I'm an ex-Muslim Atheist now, but I used to be VERY, VERY, VERY religious. Do you know why? it's because I was too shy to make friends and I found love and peace in befriending God, if that makes sense.

So yeah why not. Maybe he was an SA sufferer.


----------



## straightarrows (Jun 18, 2010)

Hadron said:


> People with social anxiety can't be leaders.


 may be he ahs changed later, who knows! off-topic: Happy Birthday lol 


Choa said:


> I'm an ex-Muslim Atheist now, but I used to be VERY, VERY, VERY religious. Do you know why? it's because I was too shy to make friends and I found love and peace in befriending God, if that makes sense.
> 
> So yeah why not. Maybe he was an SA sufferer.


I disagree in this, he had friends and he used to play football


----------



## Choa (Feb 5, 2013)

^ Oh I see *thinking*


----------



## FireIsTheCleanser (Aug 16, 2011)

Oh... I thought you were going to make a joke about how Osama Bin Laden had SA because he was always hiding from people.


----------



## Brasilia (Aug 23, 2012)

notice how none of the girls needed to cover their heads back in those days...



straightarrows said:


>


nowadays they just have swag:










let them be free!!!!

+ I don't know whether he had SAD or not.


----------



## Zeppelin (Jan 23, 2012)

That woul explain why he lived in a cave and locked himself in his house in Pakistan for all these years......


Lol, I honestly don't think he did, but I don't feel bad for him and I'm glad that he's dead.


----------



## Cletis (Oct 10, 2011)

He may have been shy and quiet but he definetly did NOT have SAD. He gave lots of speeches, taught lots of people, was a leader of his group. 

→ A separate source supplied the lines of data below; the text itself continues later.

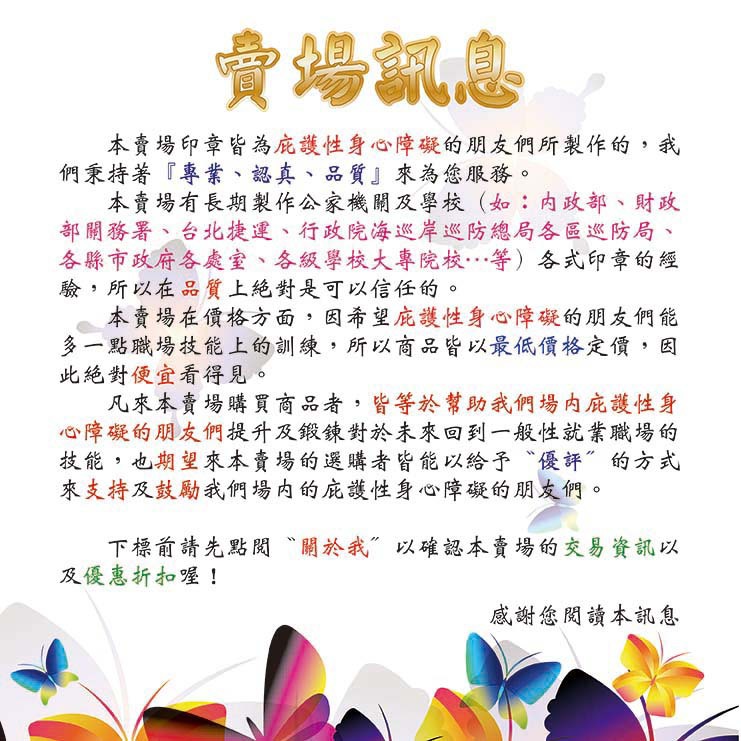 賣場訊息

本賣場印章皆為庇護性身心障礙的朋友們所製作的，我們秉持著『專業、認真、品質』來為您服務。

本賣場有長期製作公家機關及學校（如：內政部、財政部關務署、台北捷運、行政院海巡岸巡防總局各區巡防局、各縣市政府各處室、各級學校大專院校…等）各式印章的經驗，所以在品質上絕對是可以信任的。

本賣場在價格方面，因希望庇護性身心障礙的朋友們能多一點職場技能上的訓練，所以商品皆以最低價格定價，因此絕對便宜看得見。

凡來本賣場購買商品者，皆等於幫助我們場內庇護性身心障礙的朋友們提升及鍛鍊對於未來回到一般性就業職場的技能，也期望來本賣場的選購者皆能以給予〝優評〞的方式來支持及鼓勵我們場內的庇護性身心障礙的朋友們。

下標前請先點閱〝關於我〞以確認本賣場的交易資訊以及優惠折扣喔！

感謝您閱讀本訊息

I would have loved to see the look on his face when SEAL Team 6 kicked in his door. :yes


----------



## WinterDave (Dec 5, 2003)

I doubt it.He had five or six wives, between 20-26 kids, gave speeches and interviews, led terrorist groups etc.


----------



## Paper Samurai (Oct 1, 2009)

Cletis said:


> He may have been shy and quiet but he definetly did NOT have SAD. He gave lots of speeches, taught lots of people, was a leader of his group.
> 
> *I would have loved to see the look on his face when SEAL Team 6 kicked in his door. *:yes


As soon as those SWAT mofo's came in, he had a panic attack and had to take some beta-blockers and vallium. :b If only they knew he had SA all along.


----------



## toutenkarthon (May 14, 2012)

I don't know, maybe he was maybe he wasn't. I don't think it's important anyways. His SA (if he had it) wasn't the reason he did what he did.


----------



## PickleNose (Jul 11, 2009)

I'll tell you what I think. I think those of us who would prefer not to be stereotyped as crazed killers in the world we're living in could do without this kind of speculation.


----------